Matrix Calculator

More Than a Grid of Numbers

A matrix is a rectangular array of numbers, but its real meaning is as a transformation: a rule that takes vectors and stretches, rotates, shears, or projects them. Multiplying a vector by a matrix moves it to a new place, and multiplying two matrices composes their transformations into one. This single idea — that a grid of numbers encodes a geometric operation — is what makes linear algebra the backbone of computer graphics, machine learning, physics, engineering, economics, and statistics. This calculator works with the two sizes you meet most often, 2×2 and 3×3, and computes the quantities that describe what a matrix does. The determinant tells you how much the transformation scales areas or volumes, and whether it flips orientation; a determinant of zero means the matrix squashes space into a lower dimension and cannot be undone. The trace, the sum of the diagonal, and the rank, the number of independent directions the matrix actually uses, round out the picture, and the inverse — when it exists — is the transformation that exactly reverses A.

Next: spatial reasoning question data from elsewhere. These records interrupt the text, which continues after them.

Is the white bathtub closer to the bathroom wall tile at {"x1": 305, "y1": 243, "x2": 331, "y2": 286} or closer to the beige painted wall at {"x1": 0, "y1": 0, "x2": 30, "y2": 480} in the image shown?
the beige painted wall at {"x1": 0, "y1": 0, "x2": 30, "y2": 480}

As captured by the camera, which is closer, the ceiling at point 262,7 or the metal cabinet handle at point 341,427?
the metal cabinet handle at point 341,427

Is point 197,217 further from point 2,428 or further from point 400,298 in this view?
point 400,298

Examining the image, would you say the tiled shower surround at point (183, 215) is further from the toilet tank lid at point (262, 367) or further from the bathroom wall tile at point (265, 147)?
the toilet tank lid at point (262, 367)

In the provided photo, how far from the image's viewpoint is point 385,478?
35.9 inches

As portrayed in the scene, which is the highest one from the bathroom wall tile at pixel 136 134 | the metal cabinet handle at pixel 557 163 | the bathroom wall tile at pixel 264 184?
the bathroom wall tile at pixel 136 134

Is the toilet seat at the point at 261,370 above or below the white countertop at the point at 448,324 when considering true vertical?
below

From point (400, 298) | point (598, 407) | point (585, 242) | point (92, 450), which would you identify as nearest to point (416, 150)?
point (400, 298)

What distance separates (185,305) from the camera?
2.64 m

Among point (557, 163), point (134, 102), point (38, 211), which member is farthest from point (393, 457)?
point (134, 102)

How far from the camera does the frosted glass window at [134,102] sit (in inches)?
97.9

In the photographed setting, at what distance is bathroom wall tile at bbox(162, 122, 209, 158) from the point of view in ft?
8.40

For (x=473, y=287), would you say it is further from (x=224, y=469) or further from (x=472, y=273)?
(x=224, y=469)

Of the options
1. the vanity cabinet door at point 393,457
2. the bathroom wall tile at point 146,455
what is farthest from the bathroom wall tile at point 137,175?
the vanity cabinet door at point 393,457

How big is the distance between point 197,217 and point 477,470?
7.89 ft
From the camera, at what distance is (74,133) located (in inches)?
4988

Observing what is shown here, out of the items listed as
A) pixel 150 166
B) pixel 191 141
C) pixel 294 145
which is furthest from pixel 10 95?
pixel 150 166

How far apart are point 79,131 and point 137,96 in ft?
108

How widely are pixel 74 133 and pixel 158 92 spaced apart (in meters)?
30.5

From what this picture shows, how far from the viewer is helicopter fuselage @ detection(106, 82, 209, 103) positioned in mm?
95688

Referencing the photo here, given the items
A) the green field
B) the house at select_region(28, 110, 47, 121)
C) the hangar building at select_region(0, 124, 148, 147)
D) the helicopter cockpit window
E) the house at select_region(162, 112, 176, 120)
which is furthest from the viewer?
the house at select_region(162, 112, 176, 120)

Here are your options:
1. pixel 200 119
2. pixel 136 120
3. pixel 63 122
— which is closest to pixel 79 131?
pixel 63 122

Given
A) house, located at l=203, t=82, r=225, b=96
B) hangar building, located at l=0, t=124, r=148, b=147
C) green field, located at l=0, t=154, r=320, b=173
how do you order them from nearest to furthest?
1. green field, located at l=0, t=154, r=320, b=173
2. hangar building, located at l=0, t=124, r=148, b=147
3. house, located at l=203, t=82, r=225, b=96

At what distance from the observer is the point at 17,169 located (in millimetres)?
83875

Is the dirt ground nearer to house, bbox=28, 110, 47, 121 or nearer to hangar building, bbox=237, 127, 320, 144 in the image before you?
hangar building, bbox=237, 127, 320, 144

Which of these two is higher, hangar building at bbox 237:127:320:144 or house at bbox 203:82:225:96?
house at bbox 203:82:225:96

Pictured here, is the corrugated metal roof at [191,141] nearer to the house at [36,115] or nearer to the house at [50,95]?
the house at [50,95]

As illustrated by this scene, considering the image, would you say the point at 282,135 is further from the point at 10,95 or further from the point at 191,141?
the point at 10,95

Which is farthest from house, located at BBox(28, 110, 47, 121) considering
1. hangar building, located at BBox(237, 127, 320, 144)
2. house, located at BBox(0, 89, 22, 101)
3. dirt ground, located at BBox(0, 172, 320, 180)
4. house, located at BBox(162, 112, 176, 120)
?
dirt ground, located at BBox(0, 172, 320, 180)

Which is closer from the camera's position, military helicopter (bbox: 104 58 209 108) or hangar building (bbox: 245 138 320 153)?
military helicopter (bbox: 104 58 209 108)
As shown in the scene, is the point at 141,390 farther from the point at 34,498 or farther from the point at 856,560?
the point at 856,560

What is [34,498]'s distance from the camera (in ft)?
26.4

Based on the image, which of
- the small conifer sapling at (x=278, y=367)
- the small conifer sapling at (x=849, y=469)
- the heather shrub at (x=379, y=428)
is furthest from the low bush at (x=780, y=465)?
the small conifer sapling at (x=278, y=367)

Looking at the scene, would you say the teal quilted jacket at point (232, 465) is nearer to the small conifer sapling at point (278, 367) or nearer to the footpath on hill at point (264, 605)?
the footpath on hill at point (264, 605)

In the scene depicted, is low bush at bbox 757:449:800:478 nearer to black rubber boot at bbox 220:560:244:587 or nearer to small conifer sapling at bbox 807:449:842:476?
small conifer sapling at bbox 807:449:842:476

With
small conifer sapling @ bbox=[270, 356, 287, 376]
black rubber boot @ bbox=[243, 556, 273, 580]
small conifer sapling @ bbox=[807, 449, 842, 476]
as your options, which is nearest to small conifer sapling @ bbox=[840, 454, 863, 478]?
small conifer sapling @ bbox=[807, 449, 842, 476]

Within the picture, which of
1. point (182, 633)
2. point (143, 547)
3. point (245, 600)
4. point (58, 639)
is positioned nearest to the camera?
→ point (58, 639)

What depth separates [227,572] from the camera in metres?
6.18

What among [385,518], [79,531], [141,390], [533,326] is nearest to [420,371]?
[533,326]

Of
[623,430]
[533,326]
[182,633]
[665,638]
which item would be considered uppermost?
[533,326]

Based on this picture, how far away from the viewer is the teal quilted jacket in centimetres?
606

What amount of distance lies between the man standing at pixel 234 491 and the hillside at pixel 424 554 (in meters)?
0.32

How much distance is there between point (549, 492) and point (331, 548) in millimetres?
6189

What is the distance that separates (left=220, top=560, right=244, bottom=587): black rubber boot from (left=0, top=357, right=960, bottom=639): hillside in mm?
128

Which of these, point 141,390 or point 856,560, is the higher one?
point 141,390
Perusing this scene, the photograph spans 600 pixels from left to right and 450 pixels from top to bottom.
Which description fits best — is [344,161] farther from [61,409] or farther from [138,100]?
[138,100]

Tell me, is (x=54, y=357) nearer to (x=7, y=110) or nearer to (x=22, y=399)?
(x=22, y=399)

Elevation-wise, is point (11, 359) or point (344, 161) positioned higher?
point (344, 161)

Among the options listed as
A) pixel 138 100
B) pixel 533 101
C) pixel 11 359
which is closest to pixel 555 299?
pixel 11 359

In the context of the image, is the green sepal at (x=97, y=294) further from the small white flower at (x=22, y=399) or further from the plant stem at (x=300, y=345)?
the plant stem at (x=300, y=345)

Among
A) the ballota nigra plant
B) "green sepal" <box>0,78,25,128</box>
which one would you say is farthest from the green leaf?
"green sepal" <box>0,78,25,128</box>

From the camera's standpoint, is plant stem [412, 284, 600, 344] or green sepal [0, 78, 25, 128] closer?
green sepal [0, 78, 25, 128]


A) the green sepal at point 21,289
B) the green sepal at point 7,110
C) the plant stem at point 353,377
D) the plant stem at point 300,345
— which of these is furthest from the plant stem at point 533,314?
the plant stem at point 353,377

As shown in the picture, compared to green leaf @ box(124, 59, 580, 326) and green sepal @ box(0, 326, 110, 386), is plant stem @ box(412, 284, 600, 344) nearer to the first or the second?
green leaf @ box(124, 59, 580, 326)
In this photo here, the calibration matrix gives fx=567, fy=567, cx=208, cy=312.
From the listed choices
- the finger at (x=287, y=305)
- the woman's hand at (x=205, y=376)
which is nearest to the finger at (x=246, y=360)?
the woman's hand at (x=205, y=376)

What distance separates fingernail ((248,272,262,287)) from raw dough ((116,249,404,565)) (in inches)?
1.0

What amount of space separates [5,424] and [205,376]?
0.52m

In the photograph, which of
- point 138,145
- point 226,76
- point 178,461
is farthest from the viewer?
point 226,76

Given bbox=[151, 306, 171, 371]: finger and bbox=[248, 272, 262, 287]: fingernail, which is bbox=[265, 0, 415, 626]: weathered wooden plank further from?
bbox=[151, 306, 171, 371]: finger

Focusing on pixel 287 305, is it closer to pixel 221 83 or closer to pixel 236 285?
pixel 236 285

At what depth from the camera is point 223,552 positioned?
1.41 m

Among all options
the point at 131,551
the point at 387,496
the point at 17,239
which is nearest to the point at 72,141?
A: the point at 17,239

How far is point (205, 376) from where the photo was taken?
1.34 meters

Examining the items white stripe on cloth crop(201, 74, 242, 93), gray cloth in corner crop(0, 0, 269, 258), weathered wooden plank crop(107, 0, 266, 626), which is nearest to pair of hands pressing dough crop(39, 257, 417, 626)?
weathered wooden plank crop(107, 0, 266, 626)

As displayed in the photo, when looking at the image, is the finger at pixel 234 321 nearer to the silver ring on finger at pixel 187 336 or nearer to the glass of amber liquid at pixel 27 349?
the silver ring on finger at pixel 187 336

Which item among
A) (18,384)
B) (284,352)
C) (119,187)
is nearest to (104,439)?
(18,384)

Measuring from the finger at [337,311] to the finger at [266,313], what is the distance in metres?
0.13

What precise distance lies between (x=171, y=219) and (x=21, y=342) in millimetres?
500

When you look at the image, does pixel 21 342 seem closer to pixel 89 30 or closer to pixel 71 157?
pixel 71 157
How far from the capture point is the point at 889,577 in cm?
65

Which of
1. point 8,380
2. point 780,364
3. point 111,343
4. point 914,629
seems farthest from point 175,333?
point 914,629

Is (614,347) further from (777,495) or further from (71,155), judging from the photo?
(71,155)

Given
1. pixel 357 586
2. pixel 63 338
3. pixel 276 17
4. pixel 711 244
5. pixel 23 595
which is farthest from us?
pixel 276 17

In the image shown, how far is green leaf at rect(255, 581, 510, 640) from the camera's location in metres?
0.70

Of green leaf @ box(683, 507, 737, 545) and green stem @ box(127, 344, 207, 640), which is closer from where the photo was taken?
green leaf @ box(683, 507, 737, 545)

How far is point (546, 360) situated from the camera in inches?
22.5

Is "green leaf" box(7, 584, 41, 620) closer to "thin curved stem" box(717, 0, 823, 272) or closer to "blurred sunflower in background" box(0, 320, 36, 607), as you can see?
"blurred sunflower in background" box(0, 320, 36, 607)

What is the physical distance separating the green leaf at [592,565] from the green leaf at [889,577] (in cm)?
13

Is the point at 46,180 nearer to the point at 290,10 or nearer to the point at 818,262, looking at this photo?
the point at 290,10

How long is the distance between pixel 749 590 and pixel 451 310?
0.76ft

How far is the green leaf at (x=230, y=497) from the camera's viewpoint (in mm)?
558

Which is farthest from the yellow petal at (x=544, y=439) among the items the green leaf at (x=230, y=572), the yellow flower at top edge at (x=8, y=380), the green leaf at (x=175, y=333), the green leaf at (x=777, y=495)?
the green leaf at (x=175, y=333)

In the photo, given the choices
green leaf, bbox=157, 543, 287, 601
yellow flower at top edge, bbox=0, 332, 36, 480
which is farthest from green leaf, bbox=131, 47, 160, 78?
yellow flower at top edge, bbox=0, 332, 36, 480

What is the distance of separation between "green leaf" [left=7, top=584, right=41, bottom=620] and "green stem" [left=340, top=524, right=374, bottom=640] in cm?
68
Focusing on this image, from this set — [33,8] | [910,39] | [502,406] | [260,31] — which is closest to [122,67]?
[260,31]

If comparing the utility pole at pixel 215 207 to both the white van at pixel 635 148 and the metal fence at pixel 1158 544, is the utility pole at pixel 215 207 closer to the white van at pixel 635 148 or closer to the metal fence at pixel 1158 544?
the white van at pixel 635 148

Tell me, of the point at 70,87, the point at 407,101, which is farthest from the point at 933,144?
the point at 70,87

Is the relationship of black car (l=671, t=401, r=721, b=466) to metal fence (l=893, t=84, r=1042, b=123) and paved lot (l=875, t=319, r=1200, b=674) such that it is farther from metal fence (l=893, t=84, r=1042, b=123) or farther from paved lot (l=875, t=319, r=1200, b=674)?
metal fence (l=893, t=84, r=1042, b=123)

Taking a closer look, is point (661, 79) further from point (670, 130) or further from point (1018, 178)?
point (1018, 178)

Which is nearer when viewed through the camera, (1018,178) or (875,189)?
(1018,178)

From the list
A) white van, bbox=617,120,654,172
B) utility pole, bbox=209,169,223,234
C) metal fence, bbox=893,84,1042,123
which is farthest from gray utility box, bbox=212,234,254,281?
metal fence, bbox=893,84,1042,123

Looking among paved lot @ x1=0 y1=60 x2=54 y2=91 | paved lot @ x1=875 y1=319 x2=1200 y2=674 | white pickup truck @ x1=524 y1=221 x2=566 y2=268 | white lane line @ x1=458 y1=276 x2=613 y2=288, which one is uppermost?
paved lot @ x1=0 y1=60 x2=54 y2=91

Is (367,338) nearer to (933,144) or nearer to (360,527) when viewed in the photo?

The most revealing numbers a matrix carries are its eigenvalues. An eigenvalue is a special scaling factor: a direction the matrix merely stretches without rotating, and the eigenvalue is how much it stretches by along that direction. Eigenvalues explain the long-term behaviour of dynamic systems, the natural frequencies at which a structure vibrates, the principal axes of a dataset in statistics, and the stability of everything from ecosystems to control systems. The page Rank, PageRank, that once organised the web is an eigenvalue computation; so is the way a recommendation engine finds hidden structure in your preferences. This calculator finds the eigenvalues exactly where it can — solving the characteristic quadratic for a 2×2 matrix and the characteristic cubic for a 3×3 — and reports complex eigenvalues honestly when a transformation includes a rotation, since a pure rotation has no real direction it leaves fixed. Everything is computed in your browser with a small, deterministic engine; nothing is uploaded.

Where Matrices Show Up

Matrices are everywhere once you start looking. Every rotation, scaling and translation in a video game or 3D model is a matrix multiplication, applied millions of times a second by the graphics hardware. Solving a system of linear equations — balancing a chemical reaction, fitting a line to data, distributing current through a circuit — is matrix algebra, and the inverse this calculator computes is precisely the tool that solves such systems. In machine learning, the weights of a neural network are matrices, and training is a long sequence of matrix operations; in statistics, the covariance matrix and its eigenvalues drive principal component analysis, the standard technique for finding the most important patterns in high-dimensional data. Even Google's original search ranking, Markov chains modelling weather or web traffic, and the quantum states of physics are all expressed as matrices and their eigenvalues. Whether you are studying linear algebra, checking homework, or just want to see the determinant, inverse and eigenvalues of a matrix at a glance, this calculator gives you the full picture instantly and privately.